----- Extracted text -----
The following is an example process for designing summary tables:

1. Collect a good sampling of queries. These may come from user interviews, testing/QA queries, production queries, reports, or any other means that provide a good representation of expected production queries.

2. Analyze the dimension hierarchy levels, dimension attributes, and fact table measures that are required by each query or report.

3. Identify the row counts associated with each dimension level represented.

4. Balance the most commonly queried dimension levels against the number of rows in the resulting summary tables. A goal should be to design summary tables that are roughly 1/100th the size of the source fact tables in terms of rows (or less). Also, minimize the columns that are carried in the summary table in favor of joining back to the dimension table. The larger the summary table, the less performance advantages it provides.
-----
• [What is asked]:
A: List each kind of thing that the summary table design process says to analyze for every query or report.
B: Answer these questions from the summary table design process:
(i) What is collected in the first step?
(ii) What is identified for each dimension level represented?
(iii) In rows, roughly what size should a summary table be compared with its source fact tables?
Answer using only the summary table design process shown above.
----- Data listing -----
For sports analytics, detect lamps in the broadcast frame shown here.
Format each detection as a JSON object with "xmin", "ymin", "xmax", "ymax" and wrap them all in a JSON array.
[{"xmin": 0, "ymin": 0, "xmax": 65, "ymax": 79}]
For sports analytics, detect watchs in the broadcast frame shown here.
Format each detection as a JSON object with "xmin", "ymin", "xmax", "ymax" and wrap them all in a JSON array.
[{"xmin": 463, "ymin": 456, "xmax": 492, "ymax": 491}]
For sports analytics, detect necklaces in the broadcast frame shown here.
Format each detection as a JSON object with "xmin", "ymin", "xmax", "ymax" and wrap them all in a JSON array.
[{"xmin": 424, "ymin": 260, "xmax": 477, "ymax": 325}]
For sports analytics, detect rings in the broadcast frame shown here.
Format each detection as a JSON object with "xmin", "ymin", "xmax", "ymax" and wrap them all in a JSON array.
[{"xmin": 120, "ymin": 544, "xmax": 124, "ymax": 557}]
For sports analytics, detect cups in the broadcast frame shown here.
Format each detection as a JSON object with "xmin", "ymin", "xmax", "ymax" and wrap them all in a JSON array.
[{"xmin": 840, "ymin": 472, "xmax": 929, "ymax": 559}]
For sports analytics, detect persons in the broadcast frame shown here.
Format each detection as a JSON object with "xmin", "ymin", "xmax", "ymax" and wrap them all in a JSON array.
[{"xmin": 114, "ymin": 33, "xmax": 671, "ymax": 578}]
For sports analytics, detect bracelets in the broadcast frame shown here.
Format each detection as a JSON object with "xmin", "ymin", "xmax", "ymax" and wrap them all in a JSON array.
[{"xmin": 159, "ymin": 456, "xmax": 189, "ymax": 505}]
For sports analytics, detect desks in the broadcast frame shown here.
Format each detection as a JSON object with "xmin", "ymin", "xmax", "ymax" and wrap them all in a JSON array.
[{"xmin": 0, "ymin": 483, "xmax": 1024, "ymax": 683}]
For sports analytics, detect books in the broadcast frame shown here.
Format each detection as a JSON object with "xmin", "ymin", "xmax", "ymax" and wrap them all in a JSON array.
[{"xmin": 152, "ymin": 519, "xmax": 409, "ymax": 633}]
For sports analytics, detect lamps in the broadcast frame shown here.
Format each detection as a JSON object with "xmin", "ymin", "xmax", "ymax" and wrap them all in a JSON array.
-----
• [The solutions]:
A:
Dimension hierarchy levels
Dimension attributes
Fact table measures

B:
(i) A good sampling of queries.
(ii) The row counts associated with it.
(iii) Roughly 1/100th of their size, or less.